Task instructions :: All the lines below should appear again unchanged, though their pictures should not.

Available data ::
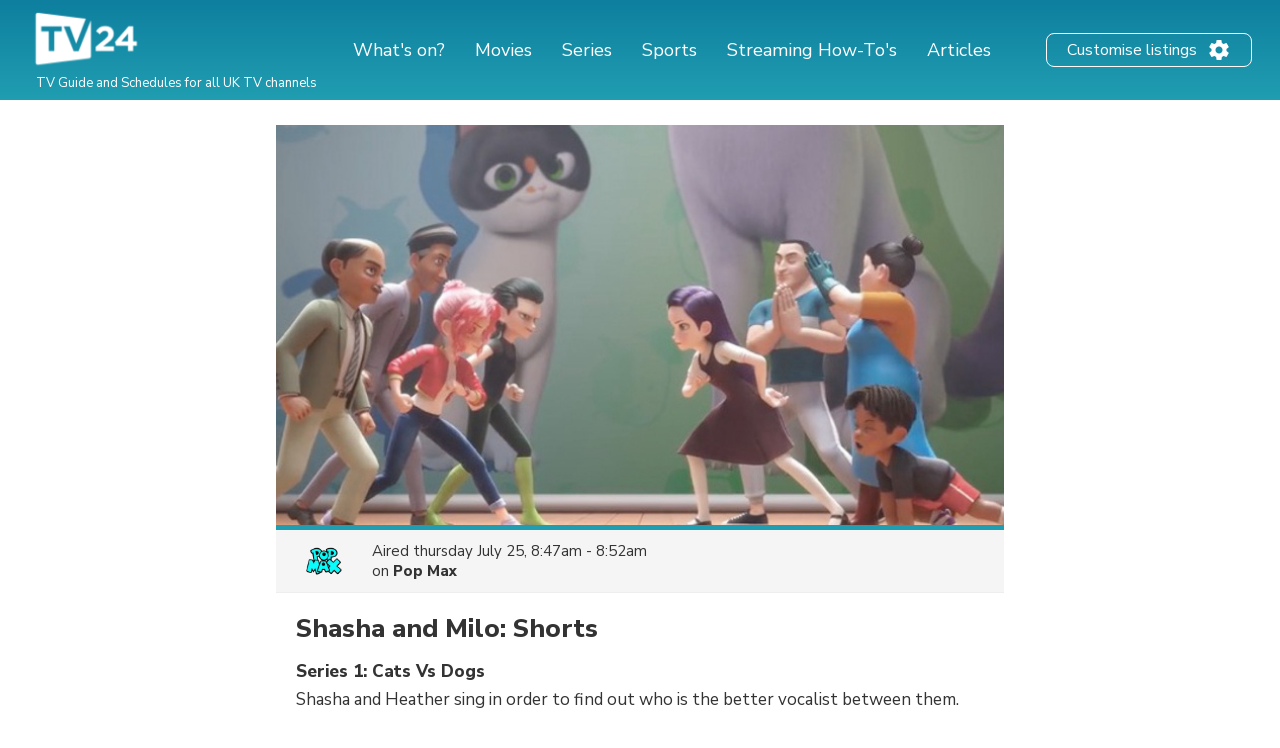

--- FILE ---
content_type: text/html; charset=utf-8
request_url: https://www.google.com/recaptcha/api2/aframe
body_size: 266
content:
<!DOCTYPE HTML><html><head><meta http-equiv="content-type" content="text/html; charset=UTF-8"></head><body><script nonce="bVXZ2PkW7iul0l259uCd2A">/** Anti-fraud and anti-abuse applications only. See google.com/recaptcha */ try{var clients={'sodar':'https://pagead2.googlesyndication.com/pagead/sodar?'};window.addEventListener("message",function(a){try{if(a.source===window.parent){var b=JSON.parse(a.data);var c=clients[b['id']];if(c){var d=document.createElement('img');d.src=c+b['params']+'&rc='+(localStorage.getItem("rc::a")?sessionStorage.getItem("rc::b"):"");window.document.body.appendChild(d);sessionStorage.setItem("rc::e",parseInt(sessionStorage.getItem("rc::e")||0)+1);localStorage.setItem("rc::h",'1768751538675');}}}catch(b){}});window.parent.postMessage("_grecaptcha_ready", "*");}catch(b){}</script></body></html>

--- FILE ---
content_type: application/javascript; charset=utf-8
request_url: https://fundingchoicesmessages.google.com/f/AGSKWxVQHzBboaYOEJ3hoivN8YkL0frdKc-XMFhytxIeqdhWH_GY7bagersCNzgIZOcmY_oU3lGaRH4L-U5TeHS3D6cFB9KbTTi8A8nOK6cE9t1ygWPqlomr5hVrn8HTLRGChOGLo_lLkiyrSHmg0L-0PLhVFrXNZfzGKs4ArrYeSWW8fTQKqErxWEI_cg_9/__550x150./housead./ad160x600./match_ads./bottom_ad.
body_size: -1291
content:
window['773d0b67-f1f1-4ac8-bf28-b29b5610df2b'] = true;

Answer to this problem ::
--- FILE ---
content_type: text/html; charset=utf-8
request_url: https://www.google.com/recaptcha/api2/aframe
body_size: 266
content:
<!DOCTYPE HTML><html><head><meta http-equiv="content-type" content="text/html; charset=UTF-8"></head><body><script nonce="bVXZ2PkW7iul0l259uCd2A">/** Anti-fraud and anti-abuse applications only. See google.com/recaptcha */ try{var clients={'sodar':'https://pagead2.googlesyndication.com/pagead/sodar?'};window.addEventListener("message",function(a){try{if(a.source===window.parent){var b=JSON.parse(a.data);var c=clients[b['id']];if(c){var d=document.createElement('img');d.src=c+b['params']+'&rc='+(localStorage.getItem("rc::a")?sessionStorage.getItem("rc::b"):"");window.document.body.appendChild(d);sessionStorage.setItem("rc::e",parseInt(sessionStorage.getItem("rc::e")||0)+1);localStorage.setItem("rc::h",'1768751538675');}}}catch(b){}});window.parent.postMessage("_grecaptcha_ready", "*");}catch(b){}</script></body></html>

--- FILE ---
content_type: application/javascript; charset=utf-8
request_url: https://fundingchoicesmessages.google.com/f/AGSKWxVQHzBboaYOEJ3hoivN8YkL0frdKc-XMFhytxIeqdhWH_GY7bagersCNzgIZOcmY_oU3lGaRH4L-U5TeHS3D6cFB9KbTTi8A8nOK6cE9t1ygWPqlomr5hVrn8HTLRGChOGLo_lLkiyrSHmg0L-0PLhVFrXNZfzGKs4ArrYeSWW8fTQKqErxWEI_cg_9/__550x150./housead./ad160x600./match_ads./bottom_ad.
body_size: -1291
content:
window['773d0b67-f1f1-4ac8-bf28-b29b5610df2b'] = true;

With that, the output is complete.